L'Amant Fantasmatique
de Guy Bordin

critiqué par Homo.Libris, le 1 novembre 2020
(Paris - 58 ans)


La note:  étoiles
Paradis d'Hydromel
Juillet 1982, "Je" est embauché pendant ses vacances universitaires par son cousin Jean pour ficher, classer, répertorier des notes de lectures en vue de l'écriture d'un mémoire historique sur un aspect particulier de la vie en Nouvelle-France. Les deux jeunes gens s'isolent dans un chalet montagnard, assez incongrument posé dans un petit hameau (Kerbihan) désolé de la Lande bretonne des monts d'Arrée. Jean raconte à "Je" que les Inuits du grand nord canadien croient en l'existence de partenaires sexuels fantasmatiques, pendants virtuels d'un être aimé secrètement par un humain vivant. Les soirs suivants lors du coucher, "Je" profite visuellement de la plastique incroyable de Jean, peu avare de sa nudité. Les nuits de "Je" sont bientôt empreintes d'érotisme et de sexe. Au cours du séjour, "Je" fait la connaissance d'un jeune serveur en marinière, puis d'un gendarme appelé du contingent, qu'il attire successivement dans le bois en contrebas de la cabane pour s'adonner à des jeux sexuels de toutes sortes. Par la suite, il rencontre un séminariste qui ne semble pas farouche, lui non plus. Les nuits de "Je" se peuplent d'avatars de Jean en marinière, en uniforme, et en chasuble. Le séjour prend alors une tournure lubrique avec d'hallucinantes flambées de désir, de chair, et de plaisir. "Je" a-t-il trouvé son amant fantasmatique ?
Voici un roman original par son sujet et son style.

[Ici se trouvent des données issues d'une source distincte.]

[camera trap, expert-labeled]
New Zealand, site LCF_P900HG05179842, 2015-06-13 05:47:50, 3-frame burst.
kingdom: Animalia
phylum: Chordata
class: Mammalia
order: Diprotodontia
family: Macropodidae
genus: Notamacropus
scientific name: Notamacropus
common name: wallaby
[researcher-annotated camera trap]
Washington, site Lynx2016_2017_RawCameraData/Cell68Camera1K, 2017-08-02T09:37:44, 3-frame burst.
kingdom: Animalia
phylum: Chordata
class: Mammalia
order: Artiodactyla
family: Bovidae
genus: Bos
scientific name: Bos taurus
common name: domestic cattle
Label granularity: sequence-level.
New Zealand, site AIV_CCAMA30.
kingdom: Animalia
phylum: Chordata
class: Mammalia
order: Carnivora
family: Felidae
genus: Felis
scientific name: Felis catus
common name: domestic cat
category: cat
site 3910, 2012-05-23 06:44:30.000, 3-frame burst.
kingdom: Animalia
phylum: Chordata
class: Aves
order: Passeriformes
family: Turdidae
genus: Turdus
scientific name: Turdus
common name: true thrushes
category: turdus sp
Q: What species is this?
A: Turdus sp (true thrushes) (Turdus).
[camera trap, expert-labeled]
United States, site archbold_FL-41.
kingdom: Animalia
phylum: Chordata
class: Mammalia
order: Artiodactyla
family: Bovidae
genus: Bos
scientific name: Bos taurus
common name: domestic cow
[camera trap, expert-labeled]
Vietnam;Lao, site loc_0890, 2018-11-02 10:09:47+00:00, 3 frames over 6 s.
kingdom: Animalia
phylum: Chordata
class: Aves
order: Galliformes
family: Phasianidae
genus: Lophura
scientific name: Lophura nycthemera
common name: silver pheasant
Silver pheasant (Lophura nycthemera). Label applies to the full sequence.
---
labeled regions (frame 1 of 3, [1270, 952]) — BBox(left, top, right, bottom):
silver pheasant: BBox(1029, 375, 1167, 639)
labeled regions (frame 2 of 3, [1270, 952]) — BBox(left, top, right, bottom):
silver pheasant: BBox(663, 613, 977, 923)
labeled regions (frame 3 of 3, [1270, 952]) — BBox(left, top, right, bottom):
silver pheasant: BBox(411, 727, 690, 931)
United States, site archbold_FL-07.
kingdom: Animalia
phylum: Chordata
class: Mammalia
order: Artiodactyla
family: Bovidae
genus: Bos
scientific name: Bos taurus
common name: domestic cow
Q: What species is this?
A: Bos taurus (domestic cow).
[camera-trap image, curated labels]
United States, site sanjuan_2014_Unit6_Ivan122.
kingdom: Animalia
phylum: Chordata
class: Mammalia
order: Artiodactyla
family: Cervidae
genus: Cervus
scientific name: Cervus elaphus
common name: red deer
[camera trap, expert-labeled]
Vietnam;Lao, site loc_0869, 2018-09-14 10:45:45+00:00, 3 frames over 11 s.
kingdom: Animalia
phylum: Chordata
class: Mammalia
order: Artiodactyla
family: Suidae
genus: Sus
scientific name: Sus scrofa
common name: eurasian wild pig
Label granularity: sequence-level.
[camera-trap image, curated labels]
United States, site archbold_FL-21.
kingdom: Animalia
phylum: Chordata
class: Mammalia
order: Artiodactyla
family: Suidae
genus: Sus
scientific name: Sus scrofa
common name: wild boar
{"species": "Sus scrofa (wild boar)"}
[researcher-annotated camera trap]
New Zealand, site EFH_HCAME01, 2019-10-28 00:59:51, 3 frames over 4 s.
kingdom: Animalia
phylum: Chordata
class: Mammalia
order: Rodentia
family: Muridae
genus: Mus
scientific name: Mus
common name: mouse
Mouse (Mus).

Le récit oscille entre érotisme et onirisme, entrainant le lecteur dans une fantasmagorie libidineuse délectable, d'autant que l'auteur sait rester parfois suffisamment vague pour laisser libre cours à l'imagination de son lecteur. Le style est agréable, la construction maîtrisée, le vocabulaire riche, l'auteur n'hésitant jamais à être très cru quand cela est opportun. Le livre est construit comme un journal intime, "Je" étant le narrateur (on ne saura d'ailleurs jamais son prénom, même s'il y est fait allusion dans un passage du livre). L'absence de dialogue accentue le rythme journalistique du récit écrit seulement du point de vue du narrateur qui finit par perdre, avec lui, le lecteur entre réalité et imaginaire, pour son plus grand plaisir. Le décor granitique de basse Bretagne, terre de légendes, ajoute un grand plus à l'atmosphère fantasmagorique de l'histoire (un auteur qui cite Anatole le Braz, pensez !) La fin est assez surprenante, voire déroutante, mais chaque lecteur devrait en tirer sa propre conclusion !

PS : Livre édité à compte d'auteur, envoyé gracieusement par l'auteur que je ne connais pas. Je me sens donc très libre de publier cette recension écrite sans aucune contrainte ni parti-pris.